А Грина толкали бегущие к заводу люди, у которых он стоял на пути, и он уже собрался отойти к стене, чтобы хотя бы не мешать, потому что ничем тут не поможешь, и даже если бы он вдруг оказался бы в том времени, все равно бы не помог. Обязанность мага — предупредить, не допустить до беды, сохранить хотя бы часть жизни, самую здоровую. Словно отвечая на его размышления, за него уцепилась девушка, тоненькая, но сильная. Она обхватила его руками, словно боялась, что человеческий поток разлучит их, смотрела отчаянно и спрашивала:
— Что это? Зачем?
И Грин, разом поняв, зачем он тут, обнял девушку за плечи и принялся уводить ее вверх по улице, от завода, попутно рассказывая про могильники, про отраву внутри горы, про то, что он может ей помочь собраться и уйти подальше, желательно из долины вообще, потому что в скором будущем и вода, и земля будут отравлены надолго, на многие-многие годы, и сейчас уже не страшно, все самое страшное уже произошло, и теперь надо жить и выживать, и уходить как можно дальше, это самое важное — уйти и не оглядываться, это самое сложное…
Грин подхватил и повел, немедленно, и ошарашенный Тесс подчинился, а поле смерти нарастало, давило, заставляя вздрагивать и цепляться за ученика, когда начинали вдруг подкашиваться ноги, в одиночку Серазан давно сполз бы на землю и только слушал-воспринимал это вот все, подземное-окружающее, но Грин на удивление внятно и последовательно объяснял происходящее, и постепенно Тесс начал вслушиваться, отстраняясь от ощущений, уточнять, и только краешком разума изумлялся, насколько уютней и лучше рядом с учеником, насколько надежно…
И шел послушно все время, пока они выбирались из толпы, пока сворачивали с дороги в форт к окружной, где тоже травило, прямо дыханием, и тоже орало вороньем с неба, но уже достало соображения остановиться и прямо спросить:
— Итак — уходим? — а потом Тесс огляделся и понял, что видит окраины города, прошлого, явно более давнего, чем те, которыми бродил сам, что Грин говорит в настоящем времени и, кажется, вновь не совсем с ним, и что совершенно неведомо, как им двоим теперь выбираться в реальность.

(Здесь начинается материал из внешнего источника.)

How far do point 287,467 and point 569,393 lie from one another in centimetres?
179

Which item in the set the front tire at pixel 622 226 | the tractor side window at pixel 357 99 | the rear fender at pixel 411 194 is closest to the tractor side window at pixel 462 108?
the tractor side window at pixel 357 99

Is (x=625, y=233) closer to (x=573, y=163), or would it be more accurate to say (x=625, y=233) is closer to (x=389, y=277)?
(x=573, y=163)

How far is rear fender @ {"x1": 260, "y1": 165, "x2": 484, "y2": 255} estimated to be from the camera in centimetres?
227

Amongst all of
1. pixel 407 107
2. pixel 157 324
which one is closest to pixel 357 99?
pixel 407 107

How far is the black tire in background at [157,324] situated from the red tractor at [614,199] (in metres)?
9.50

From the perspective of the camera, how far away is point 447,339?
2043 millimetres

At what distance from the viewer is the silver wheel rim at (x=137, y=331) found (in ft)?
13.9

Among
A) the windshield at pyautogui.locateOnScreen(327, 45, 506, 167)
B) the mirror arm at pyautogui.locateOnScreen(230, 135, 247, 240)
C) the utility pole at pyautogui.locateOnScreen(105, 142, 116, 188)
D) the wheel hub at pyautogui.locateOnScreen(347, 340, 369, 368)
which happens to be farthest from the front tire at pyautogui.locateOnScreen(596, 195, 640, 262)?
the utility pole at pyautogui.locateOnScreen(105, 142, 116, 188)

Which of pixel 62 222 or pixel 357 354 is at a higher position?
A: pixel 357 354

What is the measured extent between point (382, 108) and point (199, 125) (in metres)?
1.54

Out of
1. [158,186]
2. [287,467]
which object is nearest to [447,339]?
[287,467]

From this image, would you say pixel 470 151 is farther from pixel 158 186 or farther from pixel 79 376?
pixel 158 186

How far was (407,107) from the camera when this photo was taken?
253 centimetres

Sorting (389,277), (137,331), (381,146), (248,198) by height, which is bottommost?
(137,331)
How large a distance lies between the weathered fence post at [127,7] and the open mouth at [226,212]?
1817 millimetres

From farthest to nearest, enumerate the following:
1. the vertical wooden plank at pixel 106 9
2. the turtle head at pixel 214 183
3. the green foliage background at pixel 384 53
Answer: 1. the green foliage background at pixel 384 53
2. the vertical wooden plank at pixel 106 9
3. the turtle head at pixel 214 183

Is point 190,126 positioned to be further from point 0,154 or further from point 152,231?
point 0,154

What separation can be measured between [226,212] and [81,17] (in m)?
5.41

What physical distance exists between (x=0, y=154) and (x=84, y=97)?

Это было последней каплей, и Серазан безнадежно уселся прямо на мостовую, хватаясь за голову.
— Да какого же драного лешего… — огляделся кругом, напомнил себе, что даже если будут они кому-то мешать пройти или проехать, то этот кто-то умер давным-давно, и решил не вставать, пока чего-нибудь не придумает конструктивного и желательно радикального. — Грин, вы меня видите или кого?
…И девушка пошла вместе с ним, слушала внимательно, и успокоилась, а на выходе в огороды вдруг заупрямилась, села прямо за землю и стала спрашивать, за кого ее принимает Грин, что она должна идти с ним, а не со своей семьей.
Грин вздохнул, не зная, как быть дальше. Он уже исчерпал запас красноречия, поднимать упрямую девицу с земли было затруднительно, и он плюхнулся прямо рядом, призвав последние доводы:
— Ты пить хочешь? Я вот хочу, а здесь воды уже нет, надо искать источники. Давай выйдем из долины, и у первого же источника я тебя оставлю… Пойдем, а? Нам надо дальше.
Тут Серазан наконец понял, что принимают его не просто за кого-то из призрачных местных, а за подлежащий спасению объект.
Вздохнул.
— Хочешь пить — пей, — отстегнул от пояса фляжку и передал Грину. Потом припомнил, как тот кривился с ее содержимого в прошлый раз, и уточнил. — Вода вчерашняя. Согласен, нагрелась, но вполне чистая.
А сам строго напомнил себе, что страх и смерть — в прошлом, и яд тоже, и нет здесь никого, и не стая ворон кормится с городских свалок, а один-единственный Ворон с добычи вполне живой… И, раз уж даже сейчас Грин по-прежнему видит не его, собственное восприятие менять нет никакой необходимости.
Встал, дотянулся до ближайшего забора, ощупал… критическая оценка дала результат закономерный: никакой это был не забор, и пальцы прекрасно регистрировали обман. Толкнул, прислушался — не скрипело. Зато качалось и шелестело.